Long Term? Well in the long term this isn’t that bad.  I won’t be able to do “official” shoulder pads or icons and miniatures inspired by games workshop's products were always a bad idea.  Instead I can do more unique weapon options and full on custom models.  Assuming the female marines are outside of the claim I can make more parts for them.  If not… if the female marines and all shoulder pads are off the table I’ll be disappointed but it’s not the end of the world.  I’ll expand my advanced gyrojet line, add new sword options, remove iconography from bits and end up fine. I’ll also be a bit freer with my time to do custom models of my own. Though, I’ll need to be careful since many of my personal projects are also 40k armies.  What I would call, "inspired by" Games Workshop may choose to challenge so its best I choose my designs more carefully.  It will definitely impact sales.  Most sales came from shoulder pads or small upgrades like the gyrojets.  This will likely mean that most of the products I put up will be of no interest to 95% of the people.  The other 5% being myself and those of us who just like random crazy stuff.  

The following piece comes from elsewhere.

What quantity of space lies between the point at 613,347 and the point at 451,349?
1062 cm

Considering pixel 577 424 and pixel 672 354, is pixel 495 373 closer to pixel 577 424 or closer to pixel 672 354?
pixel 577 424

So that suck huh?  You know what really sucks. Intellectual Property Law in general.  I realize people need to own ideas to make profits these days.  I get that.  Back in the 15th century anyone could make anything and that was just part of life.  Back then you steal a man’s idea you weren’t taken to court you went out back for a duel.  And you know what, I’d like my odds better with a sword or pistol in my hand than in a court room.  IP encompasses so much stuff and it’s so hard to contest anything.  I know my shoulder pads are directly inspired by GW’s products, I get that.  At the same time games workshop has named a bunch of crap in books just to tie up those names in IP so no one can use them.  Same with the icons, half the GW icons are directly drawn from coats of arms of medieval knights but they trade marked them and I can’t use them.  Corporations have all the power here. If you want to make something you need to tie your ideas to one of them and then you don’t own it anymore. Corporations aren’t people, they are faceless edifices that just seem to take things from people.  GW wants our money but doesn’t want to let us express ourselves, doesn’t want to produce the products we want, and doesn’t want to allow others to make things that are compatible with their products.  They make rules that are unbalanced and pretend the game shouldn’t be balanced.  They charge outrageous prices for their products and claim they are a luxury so its ok.  They charge unfair prices to certain market sectors and then tie their customer’s hands against alternative products.  Corporations are inhuman and we give them the rights to own things, is it any surprise that corporations own us now? 

Well all that aside I encourage people to email me regarding requests they have placed but have yet to be filled. I don’t know what is happening yet but I would still like to work with people to make products.  I’m not sure how that will happen.  I wish I knew a Chinese casting service that I could work with LOL. That’s a joke GW, don’t actually sue me for it.

*Sigh* I hate intellectual property laws. I was born a few hundred years to late.

Saturday, August 11, 2012

My Internet Is Back... and Video Games Suck...

So without internet access this week I spent some time doing something I’m sure a lot of us have done or do fairly commonly. I played some video games.  I know, A. no one cares, B. I have a crap tone of projects to do, and C. no one cares.  But honestly here me out, the exposition is always a the boring part.
See I was playing Space Marine.  Now I pretty much have only played the single player campaign.  I’ve played most of the warhammer games and I usually walk away with the same thought.  Has anyone who makes the video games ever actually played the 40k table top game?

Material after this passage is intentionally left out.